WORK TASK 1 ▸
Please extract the passage of the blog post from "The history of" up to and including "ten-year old glasses.", copying it word for word.
WORK TASK 2 ▸
List every activity the writer of the blog post reports doing during the past busy few weeks.
WORK TASK 3 ▸
Answer these questions from the blog post, one line each:
(a) Which publication is the writer disinclined to trust on science-related topics?
(b) How many layers of vinyl were torn up in the downstairs bathroom?
(c) How old were the glasses the writer needed to replace?

TEXT ▸
--------------------------------------------------

Mental illness isn't a joke or a spectacle.
Parenting isn't off-limits to criticism.

I am disinclined to trust Quartz on anything science-related (they just bungled the basics of an article on nuclear) but this is a fairly interesting piece on the science of dressing up.

The history of a fake but successful British accent in America.


Saturday, October 22, 2016

Saturday ramble

Some of those stories are old, I know. It's been a very busy few weeks. I got my dental implant drilled in (I'll spare you the details); retiled my downstairs bathroom--which entailed tearing up five layers of vinyl; replaced (with some help) both toilets with high-efficiency models; had to have my washing machine fixed; volunteered at a college fair; and finally got in to see an optometrist and get a new prescription to replace my scratched up, loose-screwed, ten-year old glasses.

--------------------------------------------------

INFORMATION SUPPLIED ▸
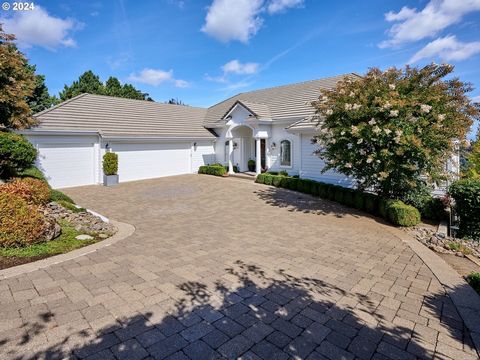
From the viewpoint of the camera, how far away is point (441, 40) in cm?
1309

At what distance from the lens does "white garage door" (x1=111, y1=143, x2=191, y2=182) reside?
19.0 meters

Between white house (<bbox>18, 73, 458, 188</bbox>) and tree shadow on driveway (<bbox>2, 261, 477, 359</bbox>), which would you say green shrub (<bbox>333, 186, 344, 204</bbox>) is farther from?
tree shadow on driveway (<bbox>2, 261, 477, 359</bbox>)

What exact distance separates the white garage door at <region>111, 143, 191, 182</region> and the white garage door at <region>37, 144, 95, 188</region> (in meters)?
1.76

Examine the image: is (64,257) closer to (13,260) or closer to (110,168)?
→ (13,260)

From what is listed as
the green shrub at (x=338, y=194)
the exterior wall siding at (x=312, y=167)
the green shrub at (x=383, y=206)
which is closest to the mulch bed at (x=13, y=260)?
the green shrub at (x=383, y=206)

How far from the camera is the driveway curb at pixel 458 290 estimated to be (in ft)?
13.2

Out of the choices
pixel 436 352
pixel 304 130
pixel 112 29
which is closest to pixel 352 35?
pixel 304 130

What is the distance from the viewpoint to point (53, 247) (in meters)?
6.62

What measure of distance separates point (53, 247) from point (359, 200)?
36.0 ft

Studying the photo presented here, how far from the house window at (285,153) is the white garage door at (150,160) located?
823cm

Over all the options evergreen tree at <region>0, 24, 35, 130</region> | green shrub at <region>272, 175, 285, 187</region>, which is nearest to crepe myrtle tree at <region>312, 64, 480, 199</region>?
green shrub at <region>272, 175, 285, 187</region>

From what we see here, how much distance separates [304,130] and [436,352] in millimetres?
13911

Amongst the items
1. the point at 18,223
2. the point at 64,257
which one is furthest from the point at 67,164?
the point at 64,257

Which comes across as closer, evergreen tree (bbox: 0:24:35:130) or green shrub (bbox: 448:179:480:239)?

--------------------------------------------------

YOUR RESPONSE 1 ▸
The history of a fake but successful British accent in America.


Saturday, October 22, 2016

Saturday ramble

Some of those stories are old, I know. It's been a very busy few weeks. I got my dental implant drilled in (I'll spare you the details); retiled my downstairs bathroom--which entailed tearing up five layers of vinyl; replaced (with some help) both toilets with high-efficiency models; had to have my washing machine fixed; volunteered at a college fair; and finally got in to see an optometrist and get a new prescription to replace my scratched up, loose-screwed, ten-year old glasses.

YOUR RESPONSE 2 ▸
- Got a dental implant drilled in
- Retiled the downstairs bathroom, tearing up five layers of vinyl
- Replaced both toilets with high-efficiency models, with some help
- Had the washing machine fixed
- Volunteered at a college fair
- Saw an optometrist and got a new prescription to replace ten-year-old glasses

YOUR RESPONSE 3 ▸
(a) Quartz
(b) Five
(c) Ten years old